Performance and stack considerations
If we assume strict ordering then the first function will be less efficient as it will search all nodes. Performance will be O(n) while with the second function, performance will be O(log n). The first function is also not tail-recursive, so you run the risk of a stack overflow for a very large tree.
If you want to make this tail-recursive, one approach is to maintain a stack or worklist of nodes to deal with and work through them as we go. We search left branches first, pushing the right branches onto the stack. Once we hit an Empty left branch, we start consuming the stack.

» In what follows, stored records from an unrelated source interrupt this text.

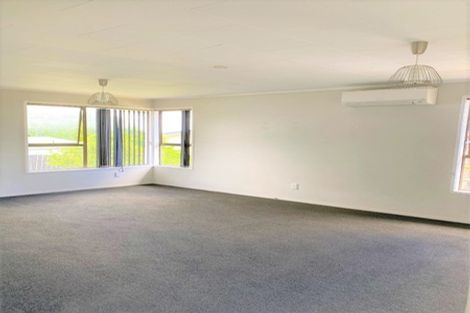 Photo of property in 2 Matua Place, Clendon Park, Auckland, 2103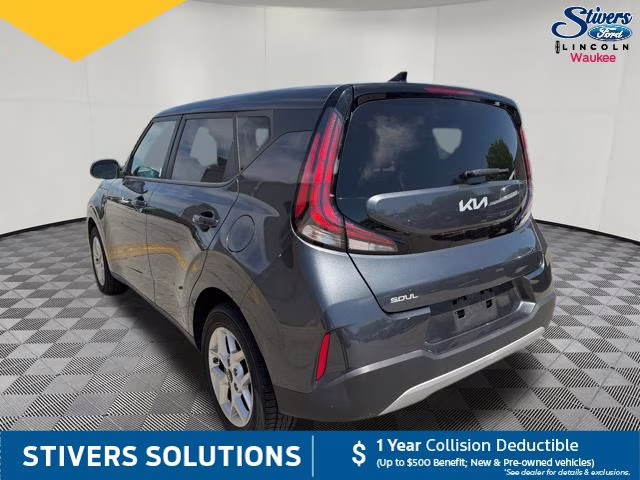 2023 Gravity Gray Kia Soul LX FWD Hatchback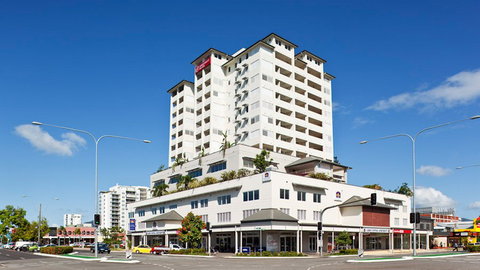 BEST WESTERN PLUS Cairns Central Apartments - Accommodation Batemans Bay 3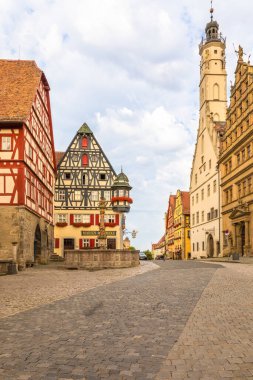 Rothenburg Ob Der Tauber / Almanya - 27 Temmuz 2019: Çeşmeli tarihi binalar.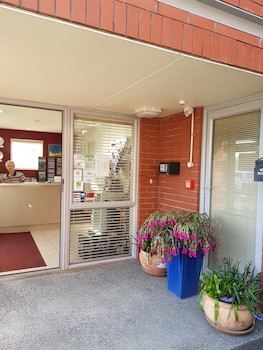 Cranford Oak Motel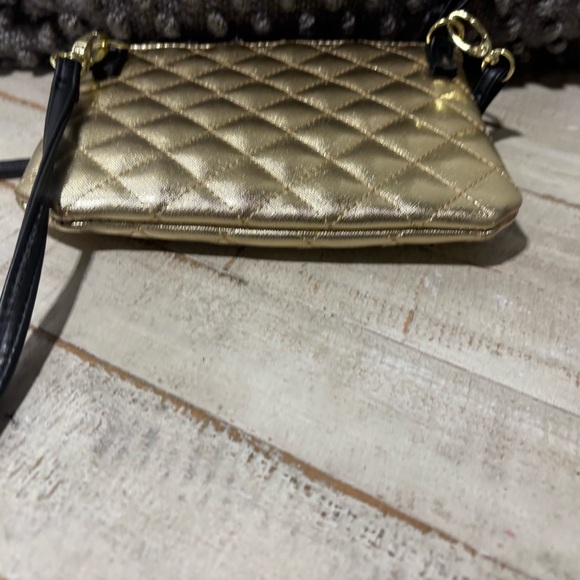 ❤️Betsey Jonson Gold Quilted Crossbody & Earrings Set - Picture 5 of 5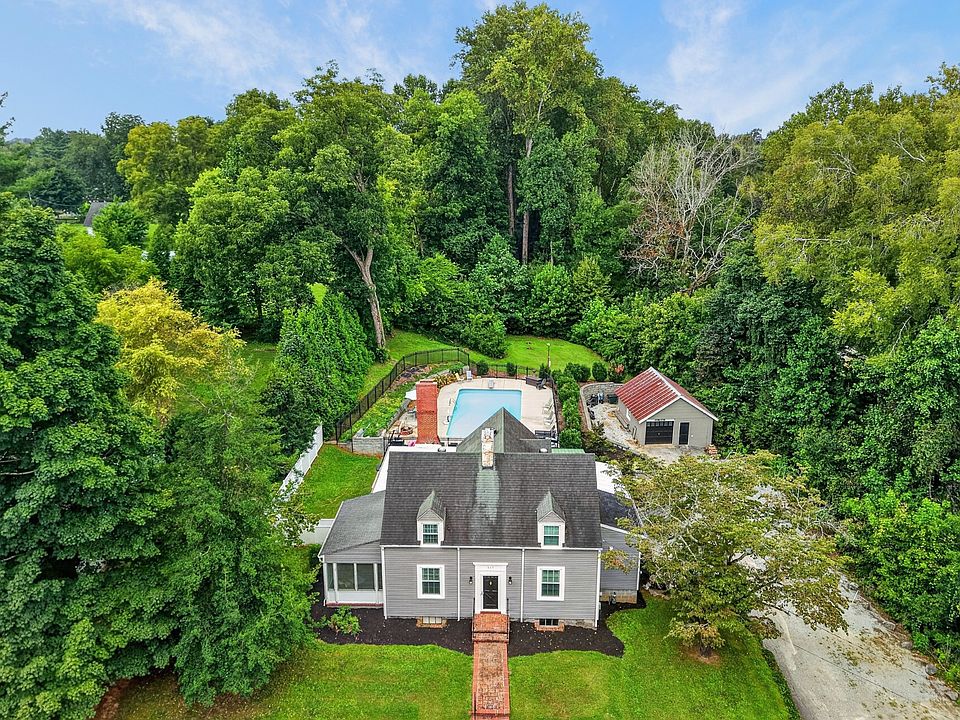 1st image of 111 Westwood Dr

let rec search x t stack =
match t, stack with
| Empty, [] -> Empty
| Empty, n::ns -> search x n ns
| Node (v, _, _), _ when x = v -> t
| Node (_, l, r), _ -> search x l @@ r :: stack
We can hide the stack argument by making this a local function.
let search x t =
let rec search' x t stack =
match t, stack with
| Empty, [] -> Empty
| Empty, n::ns -> search' x n ns
| Node (v, _, _), _ when x = v -> t
| Node (_, l, r), _ -> search' x l @@ r :: stack
in
search' x t []
A further suggestion
If we can assume strict ordering in the tree, I would probably suggest the following, using conditional guards.
let rec search x t =
match t with
| Empty -> Empty
| Node (v, _, _) when x = v -> t
| Node (v, l, _) when x < v -> search x l
| Node (_, _, r) -> search x r
Which we can reduce to:
let rec search x = function
| Empty -> Empty
| Node (v, _, _) as t when x = v -> t
| Node (v, l, _) when x < v -> search x l
| Node (_, _, r) -> search x r